Action item – Look through the data below and, wherever a line carries the word "from", please copy that line.

Material for the task –
Content starts
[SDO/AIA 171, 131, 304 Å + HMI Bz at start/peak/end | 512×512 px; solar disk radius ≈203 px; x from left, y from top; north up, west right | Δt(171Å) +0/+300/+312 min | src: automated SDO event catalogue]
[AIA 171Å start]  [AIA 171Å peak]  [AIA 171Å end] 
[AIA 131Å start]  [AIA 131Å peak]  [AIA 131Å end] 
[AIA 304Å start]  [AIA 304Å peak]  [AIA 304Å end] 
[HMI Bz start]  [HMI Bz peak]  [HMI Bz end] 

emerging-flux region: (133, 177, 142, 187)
Content ends
Content starts
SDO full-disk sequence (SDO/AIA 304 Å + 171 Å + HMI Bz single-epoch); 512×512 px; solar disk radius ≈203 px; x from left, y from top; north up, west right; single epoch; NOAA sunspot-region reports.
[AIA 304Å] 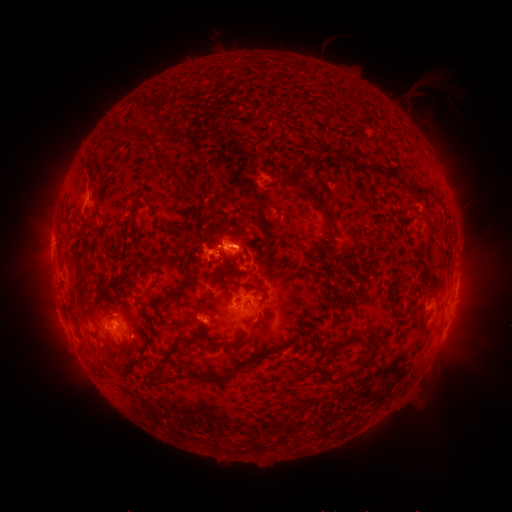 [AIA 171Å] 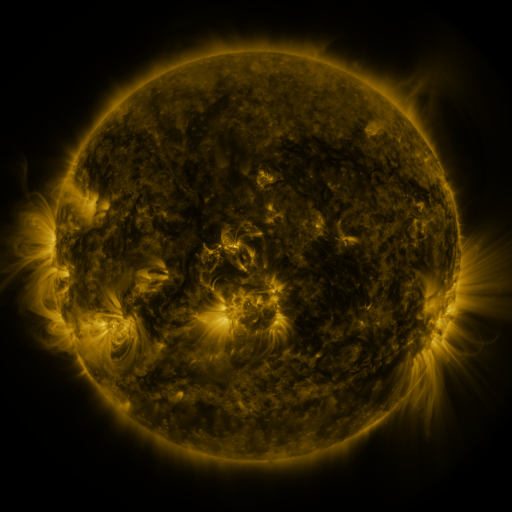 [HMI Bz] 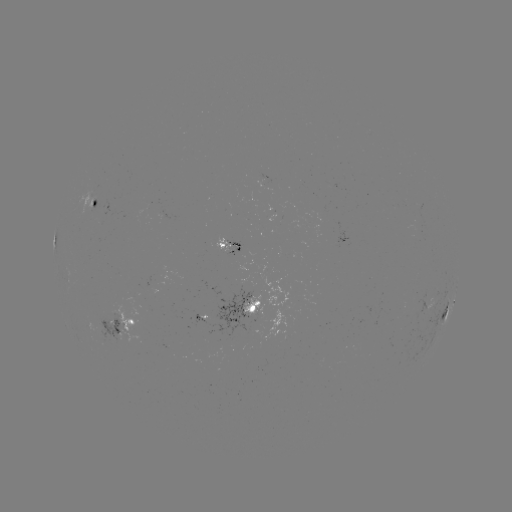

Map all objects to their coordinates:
Content ends
Answer space –
[SDO/AIA 171, 131, 304 Å + HMI Bz at start/peak/end | 512×512 px; solar disk radius ≈203 px; x from left, y from top; north up, west right | Δt(171Å) +0/+300/+312 min | src: automated SDO event catalogue]
SDO full-disk sequence (SDO/AIA 304 Å + 171 Å + HMI Bz single-epoch); 512×512 px; solar disk radius ≈203 px; x from left, y from top; north up, west right; single epoch; NOAA sunspot-region reports.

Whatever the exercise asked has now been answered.